L’ironie donnait à la voix d’Eva des inflexions tranchantes, tandis qu’elle tirait sur sa cigarette.

— Il a instauré de nouvelles règles, qui en ont calmé plus d’un… La première, c’est que tu ne dois parler à personne de ce qu’on fait ici. Même pas sur l’oreiller. Ne me demande pas pourquoi, lui seul le sait. Peut-être qu’il rêvait de faire carrière à la CIA, va savoir.
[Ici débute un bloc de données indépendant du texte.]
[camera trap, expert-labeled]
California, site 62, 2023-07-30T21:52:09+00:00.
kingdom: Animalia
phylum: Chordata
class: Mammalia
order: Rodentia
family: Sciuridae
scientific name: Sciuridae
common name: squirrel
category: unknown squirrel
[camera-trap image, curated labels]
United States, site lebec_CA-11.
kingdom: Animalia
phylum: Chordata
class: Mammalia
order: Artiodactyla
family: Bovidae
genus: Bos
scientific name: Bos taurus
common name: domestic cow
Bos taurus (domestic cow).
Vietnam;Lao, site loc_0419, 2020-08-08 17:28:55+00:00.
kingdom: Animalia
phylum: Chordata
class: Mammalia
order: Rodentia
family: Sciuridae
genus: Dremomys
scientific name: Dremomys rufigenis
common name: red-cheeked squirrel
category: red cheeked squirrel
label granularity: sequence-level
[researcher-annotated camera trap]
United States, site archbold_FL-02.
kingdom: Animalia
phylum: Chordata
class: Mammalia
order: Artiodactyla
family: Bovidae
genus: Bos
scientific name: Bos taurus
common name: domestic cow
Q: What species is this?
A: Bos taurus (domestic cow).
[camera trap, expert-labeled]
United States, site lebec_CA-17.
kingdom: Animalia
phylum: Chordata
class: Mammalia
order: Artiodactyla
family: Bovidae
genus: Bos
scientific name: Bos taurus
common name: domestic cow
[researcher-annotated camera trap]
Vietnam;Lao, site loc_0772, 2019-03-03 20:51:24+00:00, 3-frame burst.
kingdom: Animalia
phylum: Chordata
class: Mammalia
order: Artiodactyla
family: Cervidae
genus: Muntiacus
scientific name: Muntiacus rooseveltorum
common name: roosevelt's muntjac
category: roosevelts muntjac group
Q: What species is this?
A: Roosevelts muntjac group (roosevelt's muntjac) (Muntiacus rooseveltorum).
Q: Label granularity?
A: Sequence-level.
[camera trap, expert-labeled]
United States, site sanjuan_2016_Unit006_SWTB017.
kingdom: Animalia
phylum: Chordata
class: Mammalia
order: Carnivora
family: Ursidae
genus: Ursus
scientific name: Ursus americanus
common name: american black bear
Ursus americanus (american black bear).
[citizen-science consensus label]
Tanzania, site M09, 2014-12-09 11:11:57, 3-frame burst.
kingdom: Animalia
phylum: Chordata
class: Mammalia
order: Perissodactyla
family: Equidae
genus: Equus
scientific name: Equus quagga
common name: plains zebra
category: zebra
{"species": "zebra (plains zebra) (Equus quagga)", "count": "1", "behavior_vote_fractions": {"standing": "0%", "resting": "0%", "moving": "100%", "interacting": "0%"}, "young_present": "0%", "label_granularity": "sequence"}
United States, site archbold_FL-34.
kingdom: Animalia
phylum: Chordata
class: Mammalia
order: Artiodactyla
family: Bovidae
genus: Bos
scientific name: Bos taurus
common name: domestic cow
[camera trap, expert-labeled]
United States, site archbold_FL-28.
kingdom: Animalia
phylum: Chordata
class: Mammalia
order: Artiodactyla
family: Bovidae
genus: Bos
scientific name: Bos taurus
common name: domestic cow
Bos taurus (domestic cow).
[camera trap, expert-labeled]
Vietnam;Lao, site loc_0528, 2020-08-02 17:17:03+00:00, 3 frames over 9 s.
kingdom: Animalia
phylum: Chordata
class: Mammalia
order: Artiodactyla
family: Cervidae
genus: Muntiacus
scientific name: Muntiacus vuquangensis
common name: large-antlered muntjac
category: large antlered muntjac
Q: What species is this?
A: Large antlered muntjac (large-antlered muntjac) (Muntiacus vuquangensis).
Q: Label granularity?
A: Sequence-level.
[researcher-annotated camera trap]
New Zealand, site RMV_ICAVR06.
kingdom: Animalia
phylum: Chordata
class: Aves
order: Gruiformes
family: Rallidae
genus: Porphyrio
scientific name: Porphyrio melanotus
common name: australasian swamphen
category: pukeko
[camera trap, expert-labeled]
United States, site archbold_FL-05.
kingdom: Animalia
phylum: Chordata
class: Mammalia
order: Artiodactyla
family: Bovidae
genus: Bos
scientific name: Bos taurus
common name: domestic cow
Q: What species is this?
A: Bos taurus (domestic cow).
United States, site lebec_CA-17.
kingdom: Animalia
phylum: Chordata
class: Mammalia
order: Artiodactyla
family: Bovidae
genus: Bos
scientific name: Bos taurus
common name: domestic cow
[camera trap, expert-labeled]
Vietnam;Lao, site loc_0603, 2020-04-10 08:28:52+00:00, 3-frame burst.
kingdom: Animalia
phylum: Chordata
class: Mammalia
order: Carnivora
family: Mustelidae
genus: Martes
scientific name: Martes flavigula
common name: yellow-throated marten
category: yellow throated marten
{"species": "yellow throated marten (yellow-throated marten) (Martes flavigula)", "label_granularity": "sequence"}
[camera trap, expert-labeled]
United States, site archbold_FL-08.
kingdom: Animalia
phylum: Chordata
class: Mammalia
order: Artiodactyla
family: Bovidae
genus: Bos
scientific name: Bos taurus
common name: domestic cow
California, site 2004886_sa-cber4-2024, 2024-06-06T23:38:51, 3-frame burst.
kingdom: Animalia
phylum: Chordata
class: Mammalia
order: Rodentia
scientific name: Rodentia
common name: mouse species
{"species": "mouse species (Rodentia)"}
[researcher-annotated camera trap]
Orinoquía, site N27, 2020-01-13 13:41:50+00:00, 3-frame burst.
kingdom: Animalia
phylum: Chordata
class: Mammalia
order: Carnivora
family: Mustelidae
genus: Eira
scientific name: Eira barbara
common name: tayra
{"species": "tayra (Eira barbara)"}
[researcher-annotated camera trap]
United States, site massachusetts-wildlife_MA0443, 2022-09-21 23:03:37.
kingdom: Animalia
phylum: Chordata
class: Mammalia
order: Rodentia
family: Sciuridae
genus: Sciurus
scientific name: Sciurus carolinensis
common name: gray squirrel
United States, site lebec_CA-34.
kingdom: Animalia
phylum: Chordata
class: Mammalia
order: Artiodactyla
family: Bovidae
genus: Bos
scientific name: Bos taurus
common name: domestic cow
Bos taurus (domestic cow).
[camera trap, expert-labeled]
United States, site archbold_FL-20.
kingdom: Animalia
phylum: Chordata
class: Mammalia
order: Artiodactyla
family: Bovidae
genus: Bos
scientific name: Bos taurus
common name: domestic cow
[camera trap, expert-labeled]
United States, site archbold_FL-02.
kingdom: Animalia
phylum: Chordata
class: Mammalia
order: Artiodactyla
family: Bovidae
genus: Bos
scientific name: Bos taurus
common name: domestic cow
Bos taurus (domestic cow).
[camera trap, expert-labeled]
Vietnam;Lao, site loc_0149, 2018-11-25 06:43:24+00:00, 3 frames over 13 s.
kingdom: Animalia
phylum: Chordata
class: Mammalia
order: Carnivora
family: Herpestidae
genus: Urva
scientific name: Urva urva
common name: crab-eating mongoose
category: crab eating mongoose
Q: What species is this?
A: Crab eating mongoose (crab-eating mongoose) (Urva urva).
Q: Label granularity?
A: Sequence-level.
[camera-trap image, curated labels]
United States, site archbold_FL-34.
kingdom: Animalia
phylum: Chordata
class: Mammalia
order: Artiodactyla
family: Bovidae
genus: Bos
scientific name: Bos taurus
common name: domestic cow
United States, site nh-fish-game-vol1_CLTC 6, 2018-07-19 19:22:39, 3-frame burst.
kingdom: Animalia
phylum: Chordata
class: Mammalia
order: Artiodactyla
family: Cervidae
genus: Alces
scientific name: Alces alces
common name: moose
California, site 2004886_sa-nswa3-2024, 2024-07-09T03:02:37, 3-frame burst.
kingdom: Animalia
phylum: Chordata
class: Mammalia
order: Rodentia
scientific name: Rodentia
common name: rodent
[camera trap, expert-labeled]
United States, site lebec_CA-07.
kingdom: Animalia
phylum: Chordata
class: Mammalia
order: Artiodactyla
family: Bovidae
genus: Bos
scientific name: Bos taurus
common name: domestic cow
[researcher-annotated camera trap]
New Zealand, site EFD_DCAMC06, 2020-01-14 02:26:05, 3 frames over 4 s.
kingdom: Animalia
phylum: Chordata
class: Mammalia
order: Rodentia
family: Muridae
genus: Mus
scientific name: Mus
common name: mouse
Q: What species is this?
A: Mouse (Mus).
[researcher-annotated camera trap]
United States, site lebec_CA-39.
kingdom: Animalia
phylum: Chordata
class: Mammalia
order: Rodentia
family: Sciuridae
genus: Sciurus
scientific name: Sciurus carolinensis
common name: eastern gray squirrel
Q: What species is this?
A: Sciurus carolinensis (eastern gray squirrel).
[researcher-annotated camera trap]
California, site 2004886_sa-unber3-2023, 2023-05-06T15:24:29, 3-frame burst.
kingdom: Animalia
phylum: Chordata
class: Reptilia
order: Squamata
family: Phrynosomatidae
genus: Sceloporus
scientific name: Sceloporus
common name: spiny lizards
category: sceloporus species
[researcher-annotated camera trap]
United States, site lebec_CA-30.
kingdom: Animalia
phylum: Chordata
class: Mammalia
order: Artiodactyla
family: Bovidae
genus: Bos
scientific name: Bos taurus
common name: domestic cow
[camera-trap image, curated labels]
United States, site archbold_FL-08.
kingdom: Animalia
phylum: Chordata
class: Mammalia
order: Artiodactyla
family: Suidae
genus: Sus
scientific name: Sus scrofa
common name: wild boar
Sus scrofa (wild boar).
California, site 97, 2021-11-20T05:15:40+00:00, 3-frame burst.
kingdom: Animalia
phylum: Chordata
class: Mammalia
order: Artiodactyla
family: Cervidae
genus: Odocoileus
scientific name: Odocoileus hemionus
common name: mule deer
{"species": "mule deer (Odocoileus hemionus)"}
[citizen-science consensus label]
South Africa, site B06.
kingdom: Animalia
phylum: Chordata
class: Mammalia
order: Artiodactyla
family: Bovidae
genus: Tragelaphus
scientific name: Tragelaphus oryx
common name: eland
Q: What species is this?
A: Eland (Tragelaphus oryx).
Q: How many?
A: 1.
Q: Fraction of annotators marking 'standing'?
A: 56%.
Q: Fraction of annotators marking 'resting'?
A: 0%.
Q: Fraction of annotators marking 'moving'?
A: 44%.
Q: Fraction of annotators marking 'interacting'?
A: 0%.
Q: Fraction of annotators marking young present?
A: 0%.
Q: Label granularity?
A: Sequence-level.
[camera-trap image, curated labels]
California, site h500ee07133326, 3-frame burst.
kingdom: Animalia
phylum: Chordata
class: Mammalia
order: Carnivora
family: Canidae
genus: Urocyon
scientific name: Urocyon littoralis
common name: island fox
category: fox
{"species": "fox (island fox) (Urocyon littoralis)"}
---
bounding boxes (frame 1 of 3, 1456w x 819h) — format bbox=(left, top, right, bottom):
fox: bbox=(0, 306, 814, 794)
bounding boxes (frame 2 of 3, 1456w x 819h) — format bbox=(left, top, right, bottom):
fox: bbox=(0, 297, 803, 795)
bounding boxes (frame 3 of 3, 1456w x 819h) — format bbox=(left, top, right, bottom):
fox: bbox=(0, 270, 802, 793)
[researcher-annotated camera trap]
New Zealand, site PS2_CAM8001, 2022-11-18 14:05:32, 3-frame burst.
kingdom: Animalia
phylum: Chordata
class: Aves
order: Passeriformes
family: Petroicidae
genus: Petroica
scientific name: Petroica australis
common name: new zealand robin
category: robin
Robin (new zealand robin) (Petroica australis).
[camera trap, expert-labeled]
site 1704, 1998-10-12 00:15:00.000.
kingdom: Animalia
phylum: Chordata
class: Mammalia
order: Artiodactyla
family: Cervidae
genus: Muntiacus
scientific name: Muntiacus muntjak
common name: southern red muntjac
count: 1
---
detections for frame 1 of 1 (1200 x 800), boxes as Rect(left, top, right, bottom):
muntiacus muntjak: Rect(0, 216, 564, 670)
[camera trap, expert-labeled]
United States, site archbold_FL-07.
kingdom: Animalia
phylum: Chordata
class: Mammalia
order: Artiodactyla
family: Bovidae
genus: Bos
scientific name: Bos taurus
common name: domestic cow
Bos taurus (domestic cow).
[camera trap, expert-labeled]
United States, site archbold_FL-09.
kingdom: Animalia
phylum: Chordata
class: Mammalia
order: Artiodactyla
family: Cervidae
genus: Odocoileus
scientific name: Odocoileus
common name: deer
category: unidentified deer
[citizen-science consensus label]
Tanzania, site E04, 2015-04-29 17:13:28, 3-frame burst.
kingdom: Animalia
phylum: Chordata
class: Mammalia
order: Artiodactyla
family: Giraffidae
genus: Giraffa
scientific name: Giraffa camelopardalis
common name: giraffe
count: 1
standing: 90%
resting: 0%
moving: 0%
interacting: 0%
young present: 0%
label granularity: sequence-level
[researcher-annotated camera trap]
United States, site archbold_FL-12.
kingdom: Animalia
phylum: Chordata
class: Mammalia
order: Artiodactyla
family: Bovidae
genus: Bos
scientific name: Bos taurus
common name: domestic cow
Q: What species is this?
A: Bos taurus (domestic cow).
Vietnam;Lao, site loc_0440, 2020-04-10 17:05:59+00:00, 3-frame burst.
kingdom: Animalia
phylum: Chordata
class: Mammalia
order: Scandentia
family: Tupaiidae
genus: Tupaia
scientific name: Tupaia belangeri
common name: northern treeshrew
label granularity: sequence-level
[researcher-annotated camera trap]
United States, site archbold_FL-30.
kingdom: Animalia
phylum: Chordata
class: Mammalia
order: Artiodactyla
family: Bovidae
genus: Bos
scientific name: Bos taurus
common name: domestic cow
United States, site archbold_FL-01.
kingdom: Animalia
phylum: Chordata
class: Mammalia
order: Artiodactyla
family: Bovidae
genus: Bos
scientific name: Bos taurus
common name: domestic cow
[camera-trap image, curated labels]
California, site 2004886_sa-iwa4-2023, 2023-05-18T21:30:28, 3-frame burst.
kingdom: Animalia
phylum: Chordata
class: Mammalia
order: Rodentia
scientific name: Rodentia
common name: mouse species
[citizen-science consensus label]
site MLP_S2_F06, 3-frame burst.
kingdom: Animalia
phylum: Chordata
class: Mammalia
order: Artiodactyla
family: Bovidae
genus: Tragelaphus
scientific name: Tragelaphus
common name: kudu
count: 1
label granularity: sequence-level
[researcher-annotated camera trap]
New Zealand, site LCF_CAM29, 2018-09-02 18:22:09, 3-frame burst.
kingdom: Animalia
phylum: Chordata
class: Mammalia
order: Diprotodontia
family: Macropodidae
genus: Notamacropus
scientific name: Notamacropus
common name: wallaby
Si tu as besoin de tout dire à ton mari, il vaut mieux te trouver un autre boulot. Ce serait dommage, parce que j’ai un bon pressentiment à ton sujet.

Au contraire, dissimuler à son mari la nature de son travail soulageait Irène. Ce serait plus simple de dire « Mon patron exige la confidentialité ». Et d’écarter les nuages.


Ce n’est que lorsque Eva avait remonté ses manches pour profiter des derniers rayons du soleil qu’Irène avait aperçu les chiffres sur son avant-bras. Elle avait détourné les yeux, pour ne pas la blesser. Mais Eva avait surpris son regard et répondu à sa question muette :

— Auschwitz. Ils m’ont tout pris, mais ils n’ont pas eu ma peau.

Tétanisée, Irène n’avait rien su dire. Et peut-être sa guide n’attendait-elle aucune réponse, car elle avait aspiré une dernière bouffée de cigarette et écrasé le mégot. Pendant des années, il n’avait plus été question du passé d’Eva.


Irène n’arrive pas à se le pardonner. Elle s’est longtemps raconté que son amie préférait ce silence. Quand elle a compris que ce n’était pas Eva qu’il protégeait, il était trop tard.

Et chaque fois qu’elle pense à elle, ou qu’elle lui manque, il est trop tard.